Entre los hinchas, la percepción es más emocional. La posibilidad de que Scaloni supere el registro de Bilardo el próximo domingo se interpreta como una forma de cerrar un círculo histórico. Al mismo tiempo, surgen voces que cuestionan si la exigencia de alcanzar finales consecutivas puede generar un desgaste que afecte el rendimiento colectivo en el partido decisivo. La discusión no gira tanto sobre los números como sobre el costo humano de sostener un nivel tan elevado durante periodos prolongados.

El peso de los récords en la evolución táctica

El segundo punto de análisis se refiere a cómo estos registros influyen en la evolución del juego argentino. Scaloni ha introducido variantes en la presión alta y en la rotación de mediocampistas que no estaban presentes en el esquema de Bilardo. El hecho de que ya tenga asegurada una segunda final consecutiva permite experimentar con esquemas más ofensivos sin el riesgo inmediato de quedar fuera del torneo. Esta libertad táctica constituye una ventaja que Bilardo no tuvo en 1990, cuando la presión por repetir el título de 1986 condicionó las decisiones de alineación.

Los datos de rendimiento muestran que Argentina bajo Scaloni ha mantenido un promedio superior al 60 % de posesión en partidos de eliminación directa. Esta estadística contrasta con el estilo más directo de la era Bilardo y sugiere que el récord de partidos dirigidos se construye también sobre una base de control territorial que reduce la exposición a contraataques. El próximo encuentro final servirá para verificar si esta tendencia se mantiene o si el rival europeo obliga a un repliegue más conservador.

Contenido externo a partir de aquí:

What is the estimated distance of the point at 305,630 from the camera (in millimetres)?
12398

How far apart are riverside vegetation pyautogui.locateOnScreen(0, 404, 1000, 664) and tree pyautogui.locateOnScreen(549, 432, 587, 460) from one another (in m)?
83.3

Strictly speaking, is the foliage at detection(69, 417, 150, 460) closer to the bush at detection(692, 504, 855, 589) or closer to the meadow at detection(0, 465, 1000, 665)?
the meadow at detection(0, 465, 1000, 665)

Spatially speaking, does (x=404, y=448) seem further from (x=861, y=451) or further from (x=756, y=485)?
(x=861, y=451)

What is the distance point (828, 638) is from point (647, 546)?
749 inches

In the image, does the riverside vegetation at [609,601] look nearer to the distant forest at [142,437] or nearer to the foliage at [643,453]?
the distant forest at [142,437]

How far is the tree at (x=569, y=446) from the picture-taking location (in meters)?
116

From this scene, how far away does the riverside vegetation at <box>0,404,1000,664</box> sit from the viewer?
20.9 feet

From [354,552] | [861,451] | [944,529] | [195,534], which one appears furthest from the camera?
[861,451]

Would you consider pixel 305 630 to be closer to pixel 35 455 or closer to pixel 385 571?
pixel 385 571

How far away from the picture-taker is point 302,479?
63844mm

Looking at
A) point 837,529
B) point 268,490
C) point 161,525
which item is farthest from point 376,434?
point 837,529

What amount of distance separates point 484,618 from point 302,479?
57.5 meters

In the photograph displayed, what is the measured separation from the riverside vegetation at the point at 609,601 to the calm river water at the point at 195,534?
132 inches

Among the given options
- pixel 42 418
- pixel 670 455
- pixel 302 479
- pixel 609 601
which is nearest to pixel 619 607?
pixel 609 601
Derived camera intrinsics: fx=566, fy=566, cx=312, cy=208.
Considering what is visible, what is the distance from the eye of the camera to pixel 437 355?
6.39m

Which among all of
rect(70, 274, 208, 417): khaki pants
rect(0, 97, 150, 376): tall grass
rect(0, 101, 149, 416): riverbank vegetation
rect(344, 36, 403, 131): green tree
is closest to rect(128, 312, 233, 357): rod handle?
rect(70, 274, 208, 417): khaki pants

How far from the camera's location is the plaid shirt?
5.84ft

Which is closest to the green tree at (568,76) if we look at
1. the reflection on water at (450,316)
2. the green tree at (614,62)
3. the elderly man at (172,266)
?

Riesgos de la sobreexposición mediática

Un aspecto que merece atención es el impacto de la visibilidad constante sobre el cuerpo técnico. Cada nuevo récord genera un ciclo de entrevistas, análisis y comparaciones que pueden distraer la atención del trabajo diario. Scaloni ha demostrado capacidad para mantener el foco en el vestuario, pero el entorno externo crece a medida que se acerca el partido decisivo. La experiencia de otros seleccionadores que alcanzaron marcas similares indica que la presión mediática puede afectar la toma de decisiones en los minutos finales de un partido.

Otro riesgo potencial radica en la dependencia de un grupo reducido de jugadores clave. Si bien Scaloni ha ampliado la base de convocados, la mayoría de los minutos en Copas del Mundo siguen concentrados en un núcleo de diez o doce futbolistas. Una lesión o una baja de último momento podría alterar el equilibrio que ha permitido igualar el registro de Bilardo. La gestión de rotaciones durante la fase de grupos y octavos de final será evaluada con mayor rigor si Argentina logra el título.

La comparación entre ambos entrenadores revela también diferencias en el contexto geopolítico y económico del fútbol. Bilardo dirigió en una época de menor globalización de los planteles, mientras que Scaloni debe lidiar con calendarios saturados de clubes y competiciones intercontinentales. Esta diferencia de escenarios hace que el logro de 14 partidos dirigidos tenga un valor añadido: representa la capacidad de sostener un proyecto en condiciones de mayor exigencia externa.

El domingo, Scaloni tiene la oportunidad de convertirse en el técnico con más encuentros mundialistas en la historia argentina. Más allá del resultado final, el proceso que lo llevó a igualar a Bilardo ya ofrece lecciones sobre la importancia de la estabilidad institucional y la adaptación táctica continua. El fútbol argentino observará con atención cómo se resuelve esta etapa y qué implicaciones tendrá para los ciclos que vendrán después de 2026.